- **Records provided**:
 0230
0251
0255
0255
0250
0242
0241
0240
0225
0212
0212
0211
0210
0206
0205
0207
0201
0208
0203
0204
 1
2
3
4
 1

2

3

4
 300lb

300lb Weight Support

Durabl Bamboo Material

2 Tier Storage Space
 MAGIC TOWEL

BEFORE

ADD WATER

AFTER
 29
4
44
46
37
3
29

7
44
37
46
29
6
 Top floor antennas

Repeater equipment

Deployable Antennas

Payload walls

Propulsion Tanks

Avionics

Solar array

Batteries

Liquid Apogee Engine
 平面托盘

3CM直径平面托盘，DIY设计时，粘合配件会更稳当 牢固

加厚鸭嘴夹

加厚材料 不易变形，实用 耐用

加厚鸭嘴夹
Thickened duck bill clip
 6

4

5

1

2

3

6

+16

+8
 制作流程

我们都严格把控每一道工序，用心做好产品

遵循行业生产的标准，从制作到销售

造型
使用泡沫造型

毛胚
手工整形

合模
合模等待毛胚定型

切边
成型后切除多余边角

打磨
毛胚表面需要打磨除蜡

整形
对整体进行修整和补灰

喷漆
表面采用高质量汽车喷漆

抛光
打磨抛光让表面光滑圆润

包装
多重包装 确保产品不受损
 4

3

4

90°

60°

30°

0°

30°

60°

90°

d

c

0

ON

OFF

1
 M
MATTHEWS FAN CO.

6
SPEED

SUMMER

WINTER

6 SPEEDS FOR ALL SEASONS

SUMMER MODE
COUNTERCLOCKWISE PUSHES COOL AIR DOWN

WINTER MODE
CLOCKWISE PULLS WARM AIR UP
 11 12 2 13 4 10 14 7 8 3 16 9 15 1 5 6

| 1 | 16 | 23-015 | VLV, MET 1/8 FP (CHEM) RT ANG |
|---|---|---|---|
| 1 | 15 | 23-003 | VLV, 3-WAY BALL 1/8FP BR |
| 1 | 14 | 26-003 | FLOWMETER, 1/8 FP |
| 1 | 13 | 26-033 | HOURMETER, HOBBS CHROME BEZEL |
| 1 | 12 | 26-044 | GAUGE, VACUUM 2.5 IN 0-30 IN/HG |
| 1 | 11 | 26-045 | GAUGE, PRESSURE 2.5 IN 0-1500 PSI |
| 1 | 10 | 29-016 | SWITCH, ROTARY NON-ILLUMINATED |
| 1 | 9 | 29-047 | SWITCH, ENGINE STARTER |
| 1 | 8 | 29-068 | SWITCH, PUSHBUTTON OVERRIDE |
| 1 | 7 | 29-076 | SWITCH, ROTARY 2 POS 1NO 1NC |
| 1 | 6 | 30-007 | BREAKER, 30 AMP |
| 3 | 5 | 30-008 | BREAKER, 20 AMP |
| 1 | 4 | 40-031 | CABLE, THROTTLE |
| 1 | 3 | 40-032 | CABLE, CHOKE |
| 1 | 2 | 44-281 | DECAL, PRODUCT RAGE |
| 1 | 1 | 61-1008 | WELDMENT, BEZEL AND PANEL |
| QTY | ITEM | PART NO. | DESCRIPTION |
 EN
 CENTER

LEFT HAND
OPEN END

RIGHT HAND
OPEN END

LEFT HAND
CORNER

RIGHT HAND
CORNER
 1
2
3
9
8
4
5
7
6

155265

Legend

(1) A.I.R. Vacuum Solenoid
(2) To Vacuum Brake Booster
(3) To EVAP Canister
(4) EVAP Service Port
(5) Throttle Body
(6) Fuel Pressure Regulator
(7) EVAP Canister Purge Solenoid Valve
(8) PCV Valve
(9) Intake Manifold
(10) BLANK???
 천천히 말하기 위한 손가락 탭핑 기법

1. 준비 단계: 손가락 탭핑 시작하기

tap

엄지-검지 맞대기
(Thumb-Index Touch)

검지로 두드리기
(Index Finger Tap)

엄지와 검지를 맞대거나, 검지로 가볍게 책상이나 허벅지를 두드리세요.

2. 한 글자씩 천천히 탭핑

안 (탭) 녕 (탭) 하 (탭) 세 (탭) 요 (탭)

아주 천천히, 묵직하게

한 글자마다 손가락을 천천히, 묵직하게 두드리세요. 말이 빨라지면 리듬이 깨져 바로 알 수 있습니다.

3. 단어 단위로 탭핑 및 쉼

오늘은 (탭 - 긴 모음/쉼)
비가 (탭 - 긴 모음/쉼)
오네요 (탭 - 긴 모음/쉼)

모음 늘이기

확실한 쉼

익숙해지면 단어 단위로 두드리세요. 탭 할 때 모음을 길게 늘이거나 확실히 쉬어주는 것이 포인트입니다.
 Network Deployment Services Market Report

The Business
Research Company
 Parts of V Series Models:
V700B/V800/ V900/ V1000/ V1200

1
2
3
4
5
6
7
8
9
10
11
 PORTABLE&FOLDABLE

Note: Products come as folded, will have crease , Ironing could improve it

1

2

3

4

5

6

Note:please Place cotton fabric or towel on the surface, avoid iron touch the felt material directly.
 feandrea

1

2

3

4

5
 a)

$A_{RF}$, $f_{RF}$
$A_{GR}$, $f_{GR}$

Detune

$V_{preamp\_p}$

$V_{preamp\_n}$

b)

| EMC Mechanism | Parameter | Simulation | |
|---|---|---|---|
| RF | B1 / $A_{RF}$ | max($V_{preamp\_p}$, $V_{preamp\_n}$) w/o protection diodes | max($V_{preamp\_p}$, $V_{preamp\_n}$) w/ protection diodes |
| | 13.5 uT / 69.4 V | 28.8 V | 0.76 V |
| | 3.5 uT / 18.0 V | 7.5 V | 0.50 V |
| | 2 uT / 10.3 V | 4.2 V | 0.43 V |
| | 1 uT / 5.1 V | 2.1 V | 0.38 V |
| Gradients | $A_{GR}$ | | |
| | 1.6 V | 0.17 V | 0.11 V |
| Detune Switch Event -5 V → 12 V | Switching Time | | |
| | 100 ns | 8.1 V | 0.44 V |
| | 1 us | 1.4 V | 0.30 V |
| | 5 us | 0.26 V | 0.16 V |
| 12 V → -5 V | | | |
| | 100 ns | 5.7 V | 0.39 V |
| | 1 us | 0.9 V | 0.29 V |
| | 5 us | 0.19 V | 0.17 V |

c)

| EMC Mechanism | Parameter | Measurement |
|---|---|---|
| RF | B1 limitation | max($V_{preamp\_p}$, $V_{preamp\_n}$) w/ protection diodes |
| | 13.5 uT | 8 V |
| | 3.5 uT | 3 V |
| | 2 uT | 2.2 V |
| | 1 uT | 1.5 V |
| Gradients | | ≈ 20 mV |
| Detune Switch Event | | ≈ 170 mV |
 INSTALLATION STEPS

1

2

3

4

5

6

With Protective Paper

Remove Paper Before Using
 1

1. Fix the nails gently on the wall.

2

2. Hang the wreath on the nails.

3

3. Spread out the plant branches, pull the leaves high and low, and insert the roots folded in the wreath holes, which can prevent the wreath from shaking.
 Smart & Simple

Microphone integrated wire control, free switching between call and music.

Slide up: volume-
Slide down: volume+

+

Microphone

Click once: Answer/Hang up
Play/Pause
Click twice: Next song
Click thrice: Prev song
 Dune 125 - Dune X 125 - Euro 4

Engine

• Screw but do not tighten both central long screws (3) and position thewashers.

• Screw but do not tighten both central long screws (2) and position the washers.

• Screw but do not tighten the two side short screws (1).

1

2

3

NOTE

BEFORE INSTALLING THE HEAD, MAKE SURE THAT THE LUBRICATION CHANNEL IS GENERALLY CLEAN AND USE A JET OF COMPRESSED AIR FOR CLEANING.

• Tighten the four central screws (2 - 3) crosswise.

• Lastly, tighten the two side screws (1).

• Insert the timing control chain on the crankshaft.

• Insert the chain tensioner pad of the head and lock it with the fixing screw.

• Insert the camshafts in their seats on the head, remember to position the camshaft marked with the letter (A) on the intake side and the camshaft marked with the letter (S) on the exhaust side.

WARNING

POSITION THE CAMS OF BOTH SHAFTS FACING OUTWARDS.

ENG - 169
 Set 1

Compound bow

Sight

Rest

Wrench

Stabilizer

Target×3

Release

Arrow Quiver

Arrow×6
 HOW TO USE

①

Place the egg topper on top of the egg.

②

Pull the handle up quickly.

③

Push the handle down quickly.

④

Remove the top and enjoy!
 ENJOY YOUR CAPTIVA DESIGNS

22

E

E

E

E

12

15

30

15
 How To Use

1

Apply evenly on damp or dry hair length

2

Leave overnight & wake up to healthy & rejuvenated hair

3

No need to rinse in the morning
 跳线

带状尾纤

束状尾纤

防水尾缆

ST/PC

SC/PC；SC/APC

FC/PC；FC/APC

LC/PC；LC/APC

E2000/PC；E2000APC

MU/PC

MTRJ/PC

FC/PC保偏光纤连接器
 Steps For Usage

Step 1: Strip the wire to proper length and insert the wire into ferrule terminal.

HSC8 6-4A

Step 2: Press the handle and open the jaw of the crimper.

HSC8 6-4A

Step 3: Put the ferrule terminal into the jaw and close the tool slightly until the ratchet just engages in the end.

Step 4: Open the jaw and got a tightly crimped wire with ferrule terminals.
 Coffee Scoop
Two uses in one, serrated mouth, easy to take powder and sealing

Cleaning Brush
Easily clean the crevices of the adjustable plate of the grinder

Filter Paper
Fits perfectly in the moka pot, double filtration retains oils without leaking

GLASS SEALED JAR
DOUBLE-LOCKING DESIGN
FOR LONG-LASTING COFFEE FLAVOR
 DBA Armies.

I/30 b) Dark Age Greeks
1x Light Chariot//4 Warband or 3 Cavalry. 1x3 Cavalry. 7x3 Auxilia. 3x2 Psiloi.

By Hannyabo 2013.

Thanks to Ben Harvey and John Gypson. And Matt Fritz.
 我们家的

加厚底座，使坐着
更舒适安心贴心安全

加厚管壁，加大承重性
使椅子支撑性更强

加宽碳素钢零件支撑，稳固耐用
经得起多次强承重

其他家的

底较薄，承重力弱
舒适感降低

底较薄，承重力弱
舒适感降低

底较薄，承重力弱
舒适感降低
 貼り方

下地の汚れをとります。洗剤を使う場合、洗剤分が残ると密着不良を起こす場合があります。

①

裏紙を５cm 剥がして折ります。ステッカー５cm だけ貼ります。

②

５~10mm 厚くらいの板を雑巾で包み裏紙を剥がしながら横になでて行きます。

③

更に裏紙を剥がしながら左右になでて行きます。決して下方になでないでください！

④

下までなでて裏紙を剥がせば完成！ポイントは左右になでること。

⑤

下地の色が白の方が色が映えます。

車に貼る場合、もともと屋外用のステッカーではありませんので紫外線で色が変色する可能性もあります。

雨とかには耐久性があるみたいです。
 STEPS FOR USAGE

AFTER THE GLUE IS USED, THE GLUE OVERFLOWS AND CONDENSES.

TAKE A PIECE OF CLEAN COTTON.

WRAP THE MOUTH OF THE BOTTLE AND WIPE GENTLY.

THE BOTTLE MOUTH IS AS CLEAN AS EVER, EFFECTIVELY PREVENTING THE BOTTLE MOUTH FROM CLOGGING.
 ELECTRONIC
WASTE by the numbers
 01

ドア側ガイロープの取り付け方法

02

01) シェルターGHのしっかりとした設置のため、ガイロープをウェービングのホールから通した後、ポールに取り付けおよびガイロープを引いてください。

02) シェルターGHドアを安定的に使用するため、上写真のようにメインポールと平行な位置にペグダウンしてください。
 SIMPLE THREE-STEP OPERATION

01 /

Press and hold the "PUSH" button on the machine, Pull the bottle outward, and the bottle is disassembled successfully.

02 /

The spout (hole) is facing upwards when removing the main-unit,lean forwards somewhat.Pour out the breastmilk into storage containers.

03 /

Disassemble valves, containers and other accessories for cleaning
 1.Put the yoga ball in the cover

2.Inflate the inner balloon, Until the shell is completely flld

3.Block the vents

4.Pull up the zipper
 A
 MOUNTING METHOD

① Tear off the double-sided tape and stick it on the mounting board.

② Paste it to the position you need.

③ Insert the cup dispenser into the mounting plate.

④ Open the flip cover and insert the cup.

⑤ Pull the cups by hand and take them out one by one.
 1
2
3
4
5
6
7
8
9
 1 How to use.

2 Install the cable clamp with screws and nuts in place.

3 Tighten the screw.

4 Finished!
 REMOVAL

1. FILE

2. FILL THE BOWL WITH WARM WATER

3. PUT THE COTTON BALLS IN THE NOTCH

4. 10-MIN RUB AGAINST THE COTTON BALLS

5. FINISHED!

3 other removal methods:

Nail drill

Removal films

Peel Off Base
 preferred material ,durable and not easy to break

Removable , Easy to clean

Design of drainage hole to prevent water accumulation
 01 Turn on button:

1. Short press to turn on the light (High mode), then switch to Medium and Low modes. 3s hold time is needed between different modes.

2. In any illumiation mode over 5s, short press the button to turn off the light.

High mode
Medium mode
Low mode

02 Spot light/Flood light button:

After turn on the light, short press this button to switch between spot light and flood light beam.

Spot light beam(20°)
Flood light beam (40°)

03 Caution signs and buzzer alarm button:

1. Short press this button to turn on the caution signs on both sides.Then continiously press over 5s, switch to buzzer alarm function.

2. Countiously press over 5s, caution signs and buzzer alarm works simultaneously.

- **Work task**: From the entries above, extract only the lines running from the one containing "下地の色が白の方が色が映えます。" through the one containing "WRAP THE MOUTH OF THE BOTTLE AND WIPE GENTLY.", inclusive.

- **Final answer**:
下地の色が白の方が色が映えます。

車に貼る場合、もともと屋外用のステッカーではありませんので紫外線で色が変色する可能性もあります。

雨とかには耐久性があるみたいです。
 STEPS FOR USAGE

AFTER THE GLUE IS USED, THE GLUE OVERFLOWS AND CONDENSES.

TAKE A PIECE OF CLEAN COTTON.

WRAP THE MOUTH OF THE BOTTLE AND WIPE GENTLY.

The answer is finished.